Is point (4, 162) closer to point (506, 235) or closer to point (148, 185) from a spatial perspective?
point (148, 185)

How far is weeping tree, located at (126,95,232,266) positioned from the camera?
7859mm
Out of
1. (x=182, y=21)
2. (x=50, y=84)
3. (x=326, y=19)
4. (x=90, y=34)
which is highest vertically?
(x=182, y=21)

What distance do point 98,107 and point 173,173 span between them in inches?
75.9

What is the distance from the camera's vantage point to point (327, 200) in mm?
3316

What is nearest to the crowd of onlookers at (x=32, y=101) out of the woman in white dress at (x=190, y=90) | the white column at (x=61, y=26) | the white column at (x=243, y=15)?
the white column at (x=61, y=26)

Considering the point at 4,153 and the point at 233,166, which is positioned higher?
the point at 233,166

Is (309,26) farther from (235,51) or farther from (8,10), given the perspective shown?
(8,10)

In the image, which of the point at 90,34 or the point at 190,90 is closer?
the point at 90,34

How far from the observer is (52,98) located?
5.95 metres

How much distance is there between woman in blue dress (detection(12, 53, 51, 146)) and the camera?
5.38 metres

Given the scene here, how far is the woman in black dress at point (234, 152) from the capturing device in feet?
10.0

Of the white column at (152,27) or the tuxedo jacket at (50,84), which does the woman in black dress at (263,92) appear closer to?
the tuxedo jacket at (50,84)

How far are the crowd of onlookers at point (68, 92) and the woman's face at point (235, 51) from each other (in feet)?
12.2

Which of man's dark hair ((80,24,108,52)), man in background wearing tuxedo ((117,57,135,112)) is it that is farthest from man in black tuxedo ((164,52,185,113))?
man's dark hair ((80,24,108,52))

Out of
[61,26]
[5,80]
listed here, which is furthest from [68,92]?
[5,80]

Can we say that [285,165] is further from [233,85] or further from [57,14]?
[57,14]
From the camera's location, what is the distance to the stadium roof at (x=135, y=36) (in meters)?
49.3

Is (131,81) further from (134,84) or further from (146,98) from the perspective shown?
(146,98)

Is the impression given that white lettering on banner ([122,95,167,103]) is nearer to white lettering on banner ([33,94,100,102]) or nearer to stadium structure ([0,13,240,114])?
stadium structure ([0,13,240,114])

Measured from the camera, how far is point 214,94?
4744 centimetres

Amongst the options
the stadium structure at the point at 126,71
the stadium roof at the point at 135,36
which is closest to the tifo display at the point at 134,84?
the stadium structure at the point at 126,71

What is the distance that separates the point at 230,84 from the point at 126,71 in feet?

*WHAT THE TASK ASKS*: Reproduce all of the data above word for word, with nothing added, dropped, or changed.

*TASK RESPONSE*:
Is point (4, 162) closer to point (506, 235) or closer to point (148, 185) from a spatial perspective?
point (148, 185)

How far is weeping tree, located at (126,95,232,266) positioned from the camera?
7859mm
Out of
1. (x=182, y=21)
2. (x=50, y=84)
3. (x=326, y=19)
4. (x=90, y=34)
which is highest vertically?
(x=182, y=21)

What distance do point 98,107 and point 173,173 span between them in inches?
75.9

What is the distance from the camera's vantage point to point (327, 200) in mm?
3316

What is nearest to the crowd of onlookers at (x=32, y=101) out of the woman in white dress at (x=190, y=90) | the white column at (x=61, y=26) | the white column at (x=243, y=15)?
the white column at (x=61, y=26)

Considering the point at 4,153 and the point at 233,166, which is positioned higher?
the point at 233,166

Is (309,26) farther from (235,51) or farther from (8,10), given the perspective shown?
(8,10)

In the image, which of the point at 90,34 or the point at 190,90 is closer?
the point at 90,34

How far from the observer is (52,98) located?
5.95 metres

How much distance is there between woman in blue dress (detection(12, 53, 51, 146)) and the camera?
5.38 metres

Given the scene here, how far is the woman in black dress at point (234, 152) from the capturing device in feet?
10.0

Of the white column at (152,27) or the tuxedo jacket at (50,84), which does the woman in black dress at (263,92) appear closer to?
the tuxedo jacket at (50,84)

How far are the crowd of onlookers at point (68, 92) and the woman's face at point (235, 51) from each other (in feet)?
12.2

Which of man's dark hair ((80,24,108,52)), man in background wearing tuxedo ((117,57,135,112)) is it that is farthest from man in black tuxedo ((164,52,185,113))?
man's dark hair ((80,24,108,52))

Out of
[61,26]
[5,80]
listed here, which is furthest from [68,92]?
[5,80]

Can we say that [285,165] is further from [233,85] or further from [57,14]?
[57,14]
From the camera's location, what is the distance to the stadium roof at (x=135, y=36) (in meters)?
49.3

Is (131,81) further from (134,84) or further from (146,98) from the perspective shown?
(146,98)

Is the impression given that white lettering on banner ([122,95,167,103]) is nearer to white lettering on banner ([33,94,100,102]) or nearer to stadium structure ([0,13,240,114])?
stadium structure ([0,13,240,114])

Measured from the camera, how far is point 214,94?
4744 centimetres

Amongst the options
the stadium structure at the point at 126,71
the stadium roof at the point at 135,36
which is closest to the tifo display at the point at 134,84?
the stadium structure at the point at 126,71

What is the distance that separates the point at 230,84 from the point at 126,71 in feet?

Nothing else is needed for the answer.